A Postgres job queue instead of a message broker
apsis is a small open-source backend I built to predict satellite passes. Like most systems of its kind it has two flavours of background work: something recurring (refresh orbital data on a schedule) and something reactive (when that data changes, recompute the predictions). The reflex answer is a message broker plus a worker framework. I used PostgreSQL for both. Here is the design, and the part that matters more: when I would not.
Two kinds of background work
- Recurring: ingest TLEs (orbital elements) from CelesTrak every couple of hours.
- Reactive: when a satellite’s orbit changes, recompute its passes over every registered ground station.
Why not a broker
- apsis already runs Postgres. A broker is one more service to deploy, secure, monitor, and reason about.
- The reactive work must fire if and only if the database write committed. With a broker that is the dual-write problem: you can commit the row and fail to publish the message, or publish and fail to commit. Inside one database, the event and the write share a single transaction.
Scheduled jobs: one table, a lease, no separate scheduler
There is a scheduled_jobs row per recurring job. A worker polls for due rows and
claims one with a conditional update:
UPDATE scheduled_jobs
SET status = 'RUNNING', lease_until = now() + :lease
WHERE id = :id AND status = 'PENDING' AND next_run_at <= now()

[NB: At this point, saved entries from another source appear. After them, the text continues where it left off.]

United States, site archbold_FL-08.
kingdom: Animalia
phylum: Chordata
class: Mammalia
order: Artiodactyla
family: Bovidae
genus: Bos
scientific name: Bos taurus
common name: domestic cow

RETURNING job_name, interval_seconds;
Zero rows back means another worker won the race. No row locks are needed because
there are only a handful of jobs. A lease_until column plus a recovery pass
(RUNNING with an expired lease goes back to PENDING) reclaims a job whose
worker crashed mid-run. After the handler finishes, the row is rescheduled to
now() + interval.
The transactional outbox
When TLE ingest changes a satellite, it inserts an outbox_events row in the
same transaction as the update and issues a pg_notify. The event exists if and
only if the business change committed. A separate worker drains the outbox: woken
by LISTEN/NOTIFY, it claims one event with SELECT ... FOR UPDATE SKIP LOCKED LIMIT 1, dispatches it, and commits - one event per transaction, so a second
worker (a replica, a rolling deploy) can never grab the same row. Failures bump a
retry counter with exponential backoff and jitter; past a limit the event is
dead-lettered. Per-handler state stored on the row lets a retry skip the handlers
that already succeeded.
At-least-once, therefore idempotent
Both mechanisms are at-least-once: a worker can do the work and crash before
marking it done. So the handlers are written to be idempotent. recompute_passes
deletes and reinserts the predictions for each (satellite, ground station) pair;
TLE ingest upserts by catalog number. Re-running converges to the same state.
When I would NOT do this
This is the point of the post.
- Very high throughput (tens of thousands of claims per second): row churn and
VACUUMpressure will hurt. Reach for a real broker. - Fan-out to many independent consumers, streaming, or complex routing: that is exactly what brokers are good at.
- Consumers in other languages or other services: a database table is a poor integration boundary across teams.
- You are not already running Postgres: do not add it just for this.
For a single service that already owns a Postgres database and needs reliable, transactional background work at a human scale, a table is usually enough - and you can read it, query it, and back it up with the tools you already have.
The full implementation is open source at github.com/aJustDev/apsis; the trade-offs above are written up as ADRs in the repository.